Bu nokta da Güney Kurdistan politik önderliğinin tavırları önemli ve belirleyicidır. Kurdistan bağımsızlığını engelleme amacı ve İran baskısı ile Şii’ lerin Maliki’ den vazgeçip yeni bir aday çıkarması durumunda , Kurdistan önderliğinin tavrı ne olacak ! Güney Kurdistan önderliği, zaman kazanma ve Bağımsız Kurdistanın zeminini olgunlaştırmak için Bağdat’ ta girmeyi siyasi bir taktik mi olarak görecek yoksa Irak’ ın toprak birliğinden yana mı tavır takınıp 2003 yılın hatasını mı tekrarlayacak!
ABD’ nin eski Irak sömürge valisi Paul Bremer’ ın ABD birliklerinin Irak’ tan ayrılması durumunda, Irak’ın 3’ e bölüneceğini belirmişti. Joe Biden’in İrak’ın 3’ e bölünmesi planları olduğu gizli bir şey değil. Fetvalarla insanlara ‘’ Cennetin’’ kapılarının açıldığı, Osman yada Ali adlarının sorgusuz sualsız öldürüldüğü bir coğrafyada, Kürtleri Irak’ ın sunii-yapay sınırları içersinde tutmak ne kadar mantıklı!
Irak, de facto 3’ e bölünmüştür ve Irak’ ta yaşanılanlar ; toprak savaşı ve sınırları genişletme olayıdır.
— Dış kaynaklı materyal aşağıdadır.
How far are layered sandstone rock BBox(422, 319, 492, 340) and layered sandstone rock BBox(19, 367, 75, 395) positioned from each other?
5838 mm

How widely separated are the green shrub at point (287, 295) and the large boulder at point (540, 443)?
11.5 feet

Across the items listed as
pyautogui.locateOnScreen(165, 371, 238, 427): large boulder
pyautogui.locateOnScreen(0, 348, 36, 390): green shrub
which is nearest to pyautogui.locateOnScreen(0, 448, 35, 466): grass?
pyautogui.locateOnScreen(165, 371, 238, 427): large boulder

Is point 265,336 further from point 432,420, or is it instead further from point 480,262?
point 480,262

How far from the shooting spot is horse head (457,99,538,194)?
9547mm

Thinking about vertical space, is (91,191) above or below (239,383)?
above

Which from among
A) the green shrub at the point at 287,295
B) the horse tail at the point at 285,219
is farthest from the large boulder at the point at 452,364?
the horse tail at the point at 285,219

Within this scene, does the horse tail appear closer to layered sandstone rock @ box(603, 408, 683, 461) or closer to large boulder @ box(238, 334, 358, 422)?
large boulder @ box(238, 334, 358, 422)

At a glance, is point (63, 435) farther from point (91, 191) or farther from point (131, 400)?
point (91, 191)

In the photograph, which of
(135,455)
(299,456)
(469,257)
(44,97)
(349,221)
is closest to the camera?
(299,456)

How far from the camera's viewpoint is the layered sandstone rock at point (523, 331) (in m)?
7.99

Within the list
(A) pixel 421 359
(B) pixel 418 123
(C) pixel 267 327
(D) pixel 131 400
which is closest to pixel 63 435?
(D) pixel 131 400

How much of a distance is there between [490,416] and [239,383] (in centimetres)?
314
Irak’ın İŞID öncesine dönmesi mümkün değildır. Güney Kurdistani partiler, politik önderliğide bunun bilincindedir.
Bu noktada Kürtlerin yapacağı bir tek şey var, Sömürgeci güçlerin Kürtleri böl-yönet politikalarına zemin sunan iç çelişkilerinin zeminini ortadan kaldırmak için 8. Hükümet kabinesi ile temeli atılan ‘’ Ulusal Birlik Hükümeti’’ ni slogandan pratiğe geçirerek yerel yönetimlerde de bu yönde adım atmak ve özellikle Peşmerge güçlerini ulusal Ordu düzeyinde yeniden yapılandırıp Bağdat-Tahran’la ihtimal dahilinde olan savaşa hazırlanmaktır.
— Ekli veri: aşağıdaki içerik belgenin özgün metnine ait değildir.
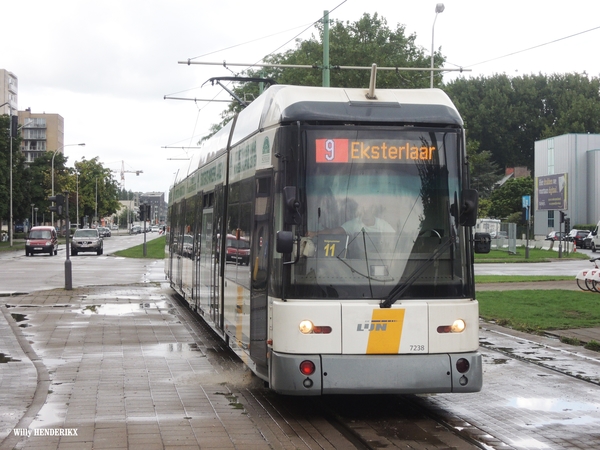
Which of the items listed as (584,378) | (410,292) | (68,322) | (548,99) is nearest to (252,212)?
(410,292)

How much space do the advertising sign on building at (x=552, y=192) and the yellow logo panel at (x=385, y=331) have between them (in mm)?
73192

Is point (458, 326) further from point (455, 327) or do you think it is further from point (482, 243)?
point (482, 243)

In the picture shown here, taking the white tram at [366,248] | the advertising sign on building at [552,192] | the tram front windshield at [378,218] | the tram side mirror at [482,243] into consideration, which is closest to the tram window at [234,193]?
the white tram at [366,248]

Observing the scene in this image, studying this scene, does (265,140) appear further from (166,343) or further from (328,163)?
(166,343)

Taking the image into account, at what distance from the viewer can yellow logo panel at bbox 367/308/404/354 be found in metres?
8.09

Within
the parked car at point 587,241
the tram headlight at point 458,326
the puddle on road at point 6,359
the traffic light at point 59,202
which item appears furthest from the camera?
the parked car at point 587,241

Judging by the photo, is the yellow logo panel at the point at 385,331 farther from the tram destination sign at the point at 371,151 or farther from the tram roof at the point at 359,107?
the tram roof at the point at 359,107

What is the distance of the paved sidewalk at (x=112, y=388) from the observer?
7.57 metres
İran resmi bir açıklama yaparak, Kurdistan’ ın bağımsızlığını engellemek için bütün yol ve yöntemleri kullanacaklarını ‘’ Netenyaho’ nun rüyasını’’ gerçekleştirmesine engel olacaklarını Irak’ ın parçalanmasına izin vermeyeceklerini deklare ettiler !
Bu bir savaş ilanıdır.
Güney Kurdistan hükümeti, Savaş hazırlıklarına başlayarak ‘’ olağanüstü hal’’ durumuna geçip, Peşmergelerin mevzilerini güçlendirmeli Irak’ın hava ve kara saldırılarına karşı hazırlık yapmalıdır. Sunii ve Şii’ lerin mezhep savaşı uzun süreceği ve bu sürecin Peşmergelerin mevzilerinin güçlenmesi, askeri ve teknik donanım için yeterli imkan sağlayacaktır.
Özetle, Güney Kurdistan yönetimi, ulusal birliğin güçlenmesi ve uluslararası alanda ‘’ Bağımsız Kurdistan’ ın zemini olgunlaştırmak için Keldani-Asuri temsilcilerinin de bulunacağı bir heyetle diplomasi faaliyetlerine başlamalıdırlar.
Bana bu imkanı verdiğiniz için teşekkür eder, başarılar dilerim.